I have no idea how to pronounce “risotto” correctly. I flip-flop between riz-O-to and riz-Ah-to constantly, trying to read the reactions of the people around me, to see if one or the other makes people nod and go, “Ah, yes, risotto” or squint their face up and cock their heads and scowl at me then walk away in disappointment. And I’m just left there going, “I said risotto!” like a big idiot.
That revelation probably isn’t going to establish my expertise in the area of risotto recipes and in fact, you’re probably not even reading anymore. But basically, all risotto is is a savory rice pudding. You cook some medium-short grain rice (Arborio — I do know how to pronounce that) by adding hot stock slowly and gradually, stirring all the while the rice grains release their starch and produce their own creamy sauce. Sounds low fat and everything and it is, until you add it a big hunk of butter and a buncha Parmesan cheese. To balance that out, you can add some sauteed vegetables to the basic recipe and viola! Now you have mushroom risotto, asparagus risotto, pumpkin risotto, any number of risottos.
Use my recipe for homemade chicken stock or buy some.
- 8 cups well-seasoned chicken or vegetable stock
- 1 tablespoon butter
- 1 tablespoon olive oil
- 1 cup diced onion or shallots
- Pinch of salt and pepper
- 2 cups Arborio rice
- ½ cup white wine
- extra butter
- ½ – 1 cup Parmesan cheese
- Optional: 2 cups sauteed mushrooms, asparagus
- Heat stock to simmer in a large pot.
- Heat butter and oil in a wide, deep skillet until warm and add onions, salt and pepper. Cook over medium-high heat for a few minutes until softened and translucent.

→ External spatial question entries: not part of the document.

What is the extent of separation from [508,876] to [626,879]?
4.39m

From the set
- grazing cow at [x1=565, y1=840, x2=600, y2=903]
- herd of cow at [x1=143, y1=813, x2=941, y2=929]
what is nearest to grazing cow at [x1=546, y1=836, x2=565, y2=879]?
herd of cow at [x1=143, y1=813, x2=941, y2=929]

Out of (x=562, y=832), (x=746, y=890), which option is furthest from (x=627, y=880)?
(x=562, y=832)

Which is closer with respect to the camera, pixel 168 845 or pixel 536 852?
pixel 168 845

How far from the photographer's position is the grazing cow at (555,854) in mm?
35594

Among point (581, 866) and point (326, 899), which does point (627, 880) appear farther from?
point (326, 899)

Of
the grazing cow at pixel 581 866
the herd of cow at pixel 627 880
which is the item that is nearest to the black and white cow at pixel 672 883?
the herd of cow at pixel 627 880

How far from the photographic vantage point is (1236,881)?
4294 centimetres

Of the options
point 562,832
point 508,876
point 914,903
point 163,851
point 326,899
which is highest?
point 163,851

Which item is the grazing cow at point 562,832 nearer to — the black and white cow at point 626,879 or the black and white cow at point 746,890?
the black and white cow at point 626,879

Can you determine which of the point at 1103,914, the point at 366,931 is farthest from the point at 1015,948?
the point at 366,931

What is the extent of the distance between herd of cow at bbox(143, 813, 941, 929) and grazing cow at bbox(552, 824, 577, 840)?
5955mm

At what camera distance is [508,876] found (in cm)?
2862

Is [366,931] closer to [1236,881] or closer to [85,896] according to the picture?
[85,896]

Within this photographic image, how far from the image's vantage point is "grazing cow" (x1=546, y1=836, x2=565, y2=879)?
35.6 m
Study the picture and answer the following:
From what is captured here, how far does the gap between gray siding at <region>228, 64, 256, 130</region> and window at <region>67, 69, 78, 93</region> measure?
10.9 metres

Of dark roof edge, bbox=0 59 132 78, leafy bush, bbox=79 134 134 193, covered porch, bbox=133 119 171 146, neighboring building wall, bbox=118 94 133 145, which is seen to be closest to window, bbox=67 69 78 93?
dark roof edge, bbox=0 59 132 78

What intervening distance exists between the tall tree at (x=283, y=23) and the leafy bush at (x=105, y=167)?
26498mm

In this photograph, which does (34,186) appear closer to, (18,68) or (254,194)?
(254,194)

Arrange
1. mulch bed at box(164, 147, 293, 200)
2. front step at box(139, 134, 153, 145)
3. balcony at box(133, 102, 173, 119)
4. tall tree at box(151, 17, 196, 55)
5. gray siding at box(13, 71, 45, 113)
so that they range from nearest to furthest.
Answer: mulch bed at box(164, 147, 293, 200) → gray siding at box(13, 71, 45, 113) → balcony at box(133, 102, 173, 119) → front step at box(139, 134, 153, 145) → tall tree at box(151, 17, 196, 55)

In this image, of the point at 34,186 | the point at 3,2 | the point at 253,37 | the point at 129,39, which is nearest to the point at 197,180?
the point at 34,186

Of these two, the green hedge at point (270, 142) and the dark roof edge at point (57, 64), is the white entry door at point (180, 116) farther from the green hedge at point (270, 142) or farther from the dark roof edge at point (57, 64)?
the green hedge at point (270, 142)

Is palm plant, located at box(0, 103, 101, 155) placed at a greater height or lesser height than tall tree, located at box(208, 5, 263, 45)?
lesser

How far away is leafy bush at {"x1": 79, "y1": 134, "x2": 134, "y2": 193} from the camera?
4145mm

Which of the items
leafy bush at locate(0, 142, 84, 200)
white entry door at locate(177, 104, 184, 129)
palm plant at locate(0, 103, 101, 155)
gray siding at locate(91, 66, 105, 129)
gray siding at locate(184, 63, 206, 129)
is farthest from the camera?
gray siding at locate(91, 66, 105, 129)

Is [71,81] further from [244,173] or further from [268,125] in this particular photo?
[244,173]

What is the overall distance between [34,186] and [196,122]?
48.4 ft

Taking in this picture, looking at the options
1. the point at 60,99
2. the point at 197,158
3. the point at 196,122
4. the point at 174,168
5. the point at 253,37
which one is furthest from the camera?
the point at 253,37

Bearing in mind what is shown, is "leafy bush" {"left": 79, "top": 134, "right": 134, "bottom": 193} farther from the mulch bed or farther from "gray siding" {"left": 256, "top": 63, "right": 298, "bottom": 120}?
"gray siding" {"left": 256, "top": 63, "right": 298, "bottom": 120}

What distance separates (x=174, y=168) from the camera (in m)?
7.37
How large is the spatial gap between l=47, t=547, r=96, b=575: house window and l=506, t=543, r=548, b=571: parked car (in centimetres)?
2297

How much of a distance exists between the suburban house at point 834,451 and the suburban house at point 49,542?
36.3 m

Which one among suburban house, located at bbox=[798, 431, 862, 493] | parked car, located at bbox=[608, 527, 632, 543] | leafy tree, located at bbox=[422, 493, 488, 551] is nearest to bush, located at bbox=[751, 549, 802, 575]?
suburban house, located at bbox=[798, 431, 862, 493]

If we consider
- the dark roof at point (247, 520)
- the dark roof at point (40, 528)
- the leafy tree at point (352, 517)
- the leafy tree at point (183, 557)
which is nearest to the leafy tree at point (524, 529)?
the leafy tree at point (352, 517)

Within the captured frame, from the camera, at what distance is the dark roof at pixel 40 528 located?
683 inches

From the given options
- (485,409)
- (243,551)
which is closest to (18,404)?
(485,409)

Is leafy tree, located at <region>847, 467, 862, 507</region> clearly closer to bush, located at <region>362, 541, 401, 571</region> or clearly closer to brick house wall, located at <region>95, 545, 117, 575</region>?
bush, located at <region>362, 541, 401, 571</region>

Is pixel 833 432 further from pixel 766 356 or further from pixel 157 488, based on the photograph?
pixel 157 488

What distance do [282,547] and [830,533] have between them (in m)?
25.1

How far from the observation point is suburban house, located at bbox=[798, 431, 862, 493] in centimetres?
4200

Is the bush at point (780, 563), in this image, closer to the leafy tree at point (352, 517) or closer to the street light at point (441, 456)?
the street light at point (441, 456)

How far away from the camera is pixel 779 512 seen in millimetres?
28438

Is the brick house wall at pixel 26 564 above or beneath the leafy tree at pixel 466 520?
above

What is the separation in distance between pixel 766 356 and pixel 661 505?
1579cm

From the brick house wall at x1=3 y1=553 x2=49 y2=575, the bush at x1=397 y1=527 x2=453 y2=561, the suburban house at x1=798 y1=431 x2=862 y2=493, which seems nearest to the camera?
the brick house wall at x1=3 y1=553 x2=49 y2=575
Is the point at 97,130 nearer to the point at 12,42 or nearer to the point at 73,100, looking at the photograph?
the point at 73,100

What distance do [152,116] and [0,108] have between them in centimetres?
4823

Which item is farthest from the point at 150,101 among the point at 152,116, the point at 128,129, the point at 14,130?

- Add the rice and stir to coat every grain. Cook the rice over medium heat for 3-4 minutes until the grains look more opaque.
- Add 1 cup of the simmering stock to the rice and stir constantly until it’s almost absorbed. This will take about 5 minutes.
- In 1 cup increments, same as the previous step, add 5 more cups of stock, allowing each cup to absorb before adding the next.
- Once 6 cups have been added (this will take 20-30 minutes) taste the rice for salt and texture. Add some salt if necessary. If the rice is still a little too chewy, add another ½ cup of stock. (Note: this is also when you will add optional sauteed vegetables.)
- Add the rest of the stock in ½ cup increments, same as before, but this time taste the rice frequently to test for doneness. When it’s properly cooked, the risotto should be tender without being soft, and moist not dry.
- Remove from heat and add another tablespoon or two of butter and the Parmesan. Serve right away.